Vice-Chair of the European Academy for Freedom of Information and Data Protection
Former Data Protection and Freedom of Information Commissioner in Brandenburg (1998-2005) and Berlin (2005-2016)
Any views expressed herein are not necessarily the views of CIPL nor Hunton Andrews Kurth LLP
So are we witnessing a positive climate change with regard to privacy and data protection? Doubtless, there are some positive developments. Since the GDPR entered into force 2018, 17 more countries have adopted privacy laws and 163 more privacy tech vendors have started their businesses. However, some signs point in the opposite direction. Our informational and technological environment is changing at what the European Commission once aptly described “breakneck speed”. Some have described this development as causing a “data tsunami”.
Richard Thomas, then UK Information Commissioner, at the 2010 International Conference of Data Protection and Privacy Commissioners in Jerusalem, made a remarkable intervention during a panel on biometrics. At that time facial recognition technology started to become available, but Google had declared publicly that they would refrain from deploying facial recognition technology for ethical reasons. Thomas was skeptical as to how long this position would be upheld and urged the Commissioners to raise public awareness by pointing to the risks for women in particular if one day facial recognition would be rolled out for commercial use. Women being the majority of data subjects would form a strong opposition against the use of this technology that facilitates stalking (to name but one negative consequence).
More recently, while Microsoft and IBM have stopped the sale of facial recognition software to police departments in the US due to privacy concerns and the discriminatory effect of the software, and Amazon has extended its moratorium on police use of facial recognition “until further notice”, two smaller companies are making the headlines. ClearView AI is offering the technology to local authorities and law enforcement agencies and this offer is being taken up by a number of US cities and the US Postal Service. On the other hand, half a dozen US states and several other cities have banned the use of the technology. The company PimEyes, initially launched by a Polish start-up, is offering facial recognition not only to public bodies but also the general public. PimEyes markets its service with a privacy spin: everyone should have the right – so they say – to find out where their photos have been posted online and get alerts when they are posted. PimEyes has become wildly popular among stalkers. Its general use would in effect be the end of anonymity and free movement in public places. As Stephanie Hare has rightly observed, while technical gadgets such as smartphones can be switched off or left at home, faces cannot. ClearView AI and PimEyes are now under investigation in Europe as to whether they comply with the provisions of the GDPR.

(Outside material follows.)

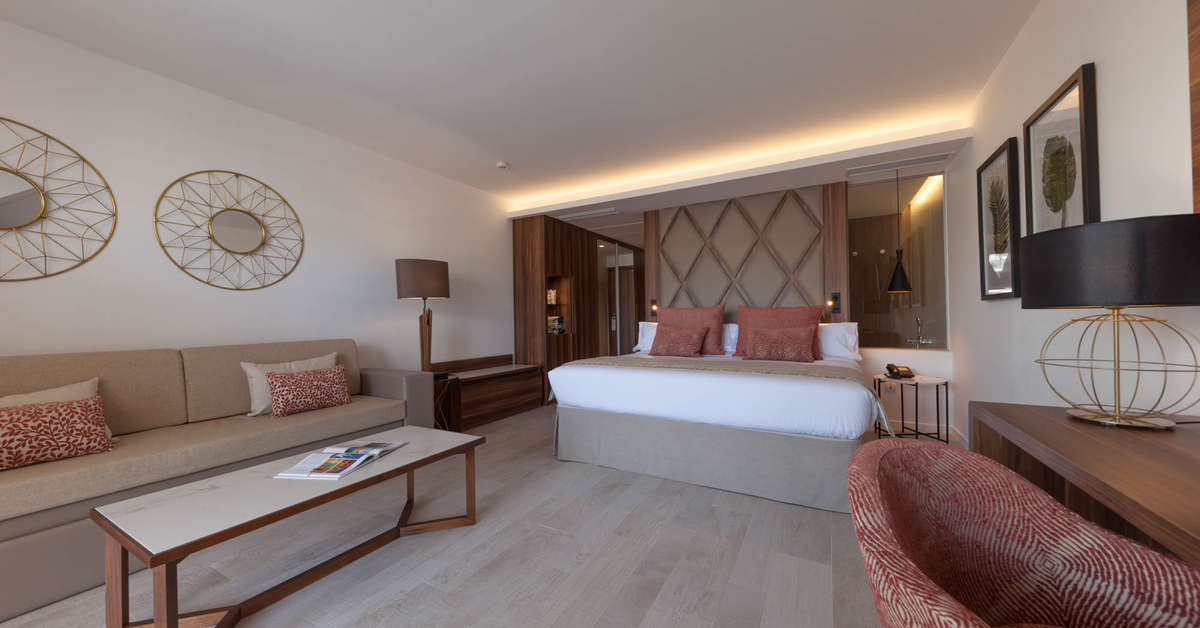 Ein Foto Hotel Zafiro Palace Palmanova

But the wider picture of our global informational ecosystem must include China where the government has declared it wants the country to be a world leader in artificial intelligence by 2030. Facial recognition is considered to be a helpful tool to identify people in mass gatherings in case there is “a major accident”. The determination of what constitutes a major accident can be illustrated by recent events in Hong Kong. The official values and policy of the Chinese government are diametrically opposite to what western democracies stand for. And still, even in the United States some Capitol rioters in January 2021 have been identified by private “sedition hunters” using PimEyes (which is currently legal in the U.S.).
The question we have to decide is: which kind of society we want to live in? Technology is man-made, not a natural disaster like a tsunami (although some of these “natural” disasters are themselves man-made as a result of climate-change). Technology can and should be regulated. However, regulation very often comes too late to influence design decisions, business models and infrastructures. Regulation is necessary, but not sufficient.
What is needed, in addition, is twofold: raising the awareness of young people (even at kindergarten-level) for the fundamental importance of being let alone if they want to. And secondly a code of ethics for IT-engineers similar to the Hippocratic Oath for doctors is needed, supervised and enforced by professional bodies. Not every technology which is legal is ethically and socially acceptable. After all, the defense of privacy is too important to be left to Data Protection and Privacy Commissioners alone.